论文标题
集合机器学习方法用于建模COVID19死亡
Ensemble Machine Learning Methods for Modeling COVID19 Deaths
论文作者
论文摘要
使用机器学习和流行病学方法的混合体,我们提出了一种新型的数据驱动方法,以预测美国在县一级的COVID-19死亡。该模型对每日死亡分布进行了更完整的描述,即输出分位数估计而不是平均死亡,该模型的目标是最大程度地减少纽约时报冠心病病毒县数据集报道的死亡的弹球损失。所得的分位数估计可准确预测可变长度周期的个体县水平的死亡,并且该方法在不同的预测周期长度上很好地概括了。我们在50多个团队中赢得了加州理工学院运行的建模竞赛,我们的总体竞争与最佳的Covid-19建模系统(在均方根误差上)竞争。

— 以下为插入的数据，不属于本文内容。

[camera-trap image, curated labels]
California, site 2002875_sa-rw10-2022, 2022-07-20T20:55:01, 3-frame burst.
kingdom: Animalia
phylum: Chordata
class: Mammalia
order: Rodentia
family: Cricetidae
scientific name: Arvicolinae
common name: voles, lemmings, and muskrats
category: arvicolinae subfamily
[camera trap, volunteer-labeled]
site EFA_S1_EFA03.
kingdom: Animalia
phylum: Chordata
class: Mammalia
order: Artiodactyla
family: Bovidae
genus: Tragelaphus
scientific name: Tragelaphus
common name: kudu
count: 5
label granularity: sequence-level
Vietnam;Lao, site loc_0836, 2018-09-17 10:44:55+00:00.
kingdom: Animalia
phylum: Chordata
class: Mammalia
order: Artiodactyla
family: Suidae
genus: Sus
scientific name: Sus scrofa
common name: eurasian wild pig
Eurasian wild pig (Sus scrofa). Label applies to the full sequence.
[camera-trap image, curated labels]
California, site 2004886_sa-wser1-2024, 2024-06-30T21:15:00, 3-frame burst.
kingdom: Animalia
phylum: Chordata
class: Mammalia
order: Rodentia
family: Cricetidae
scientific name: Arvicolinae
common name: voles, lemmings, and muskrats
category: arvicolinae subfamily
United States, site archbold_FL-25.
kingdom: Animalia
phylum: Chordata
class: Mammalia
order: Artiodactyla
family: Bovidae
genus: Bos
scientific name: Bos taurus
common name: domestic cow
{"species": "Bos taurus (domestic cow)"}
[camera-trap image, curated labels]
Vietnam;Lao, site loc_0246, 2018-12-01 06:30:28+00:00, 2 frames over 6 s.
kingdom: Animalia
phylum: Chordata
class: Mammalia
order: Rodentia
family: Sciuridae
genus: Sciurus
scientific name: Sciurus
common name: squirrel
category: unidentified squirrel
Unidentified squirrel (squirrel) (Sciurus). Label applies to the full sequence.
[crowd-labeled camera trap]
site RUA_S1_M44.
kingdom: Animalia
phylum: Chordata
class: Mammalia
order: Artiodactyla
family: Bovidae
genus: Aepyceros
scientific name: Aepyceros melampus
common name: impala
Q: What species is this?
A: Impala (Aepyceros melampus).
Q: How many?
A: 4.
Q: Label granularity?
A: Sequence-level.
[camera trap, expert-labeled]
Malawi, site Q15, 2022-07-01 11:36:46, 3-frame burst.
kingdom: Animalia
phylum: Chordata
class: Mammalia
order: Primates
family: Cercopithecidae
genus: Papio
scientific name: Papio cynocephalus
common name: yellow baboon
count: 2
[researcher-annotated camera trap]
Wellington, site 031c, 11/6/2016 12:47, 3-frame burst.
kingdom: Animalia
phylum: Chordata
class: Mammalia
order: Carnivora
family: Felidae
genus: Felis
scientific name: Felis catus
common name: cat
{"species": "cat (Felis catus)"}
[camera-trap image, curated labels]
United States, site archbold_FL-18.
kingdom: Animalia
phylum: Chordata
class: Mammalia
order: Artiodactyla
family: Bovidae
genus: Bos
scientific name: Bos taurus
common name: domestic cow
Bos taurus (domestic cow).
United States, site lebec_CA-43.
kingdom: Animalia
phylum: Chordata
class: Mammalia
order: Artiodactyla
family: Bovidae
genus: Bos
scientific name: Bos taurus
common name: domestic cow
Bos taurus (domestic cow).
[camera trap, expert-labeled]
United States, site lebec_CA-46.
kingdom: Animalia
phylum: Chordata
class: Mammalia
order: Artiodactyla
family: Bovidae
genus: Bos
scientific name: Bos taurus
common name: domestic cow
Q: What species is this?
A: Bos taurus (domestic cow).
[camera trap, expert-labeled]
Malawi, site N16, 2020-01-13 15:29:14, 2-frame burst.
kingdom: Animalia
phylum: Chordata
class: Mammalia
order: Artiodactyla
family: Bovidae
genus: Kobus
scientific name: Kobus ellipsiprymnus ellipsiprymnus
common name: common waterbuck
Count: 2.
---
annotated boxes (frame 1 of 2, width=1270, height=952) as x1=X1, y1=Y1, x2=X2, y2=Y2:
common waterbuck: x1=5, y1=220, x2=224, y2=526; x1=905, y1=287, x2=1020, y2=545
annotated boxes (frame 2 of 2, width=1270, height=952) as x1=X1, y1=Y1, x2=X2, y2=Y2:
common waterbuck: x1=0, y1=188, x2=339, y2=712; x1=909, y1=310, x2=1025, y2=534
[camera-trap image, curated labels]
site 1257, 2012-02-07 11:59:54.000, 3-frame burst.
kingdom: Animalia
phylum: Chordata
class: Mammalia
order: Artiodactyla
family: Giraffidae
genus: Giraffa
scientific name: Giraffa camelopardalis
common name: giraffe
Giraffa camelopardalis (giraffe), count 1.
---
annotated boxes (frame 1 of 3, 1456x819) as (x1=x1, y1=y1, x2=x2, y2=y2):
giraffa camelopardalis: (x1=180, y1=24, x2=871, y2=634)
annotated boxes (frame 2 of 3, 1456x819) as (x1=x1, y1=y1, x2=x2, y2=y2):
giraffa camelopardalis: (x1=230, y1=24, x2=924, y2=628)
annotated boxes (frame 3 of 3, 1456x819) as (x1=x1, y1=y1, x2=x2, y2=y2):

Using a hybrid of machine learning and epidemiological approaches, we propose a novel data-driven approach in predicting US COVID-19 deaths at a county level. The model gives a more complete description of the daily death distribution, outputting quantile-estimates instead of mean deaths, where the model's objective is to minimize the pinball loss on deaths reported by the New York Times coronavirus county dataset. The resulting quantile estimates accurately forecast deaths at an individual-county level for a variable-length forecast period, and the approach generalizes well across different forecast period lengths. We won the Caltech-run modeling competition out of 50+ teams, and our aggregate is competitive with the best COVID-19 modeling systems (on root mean squared error).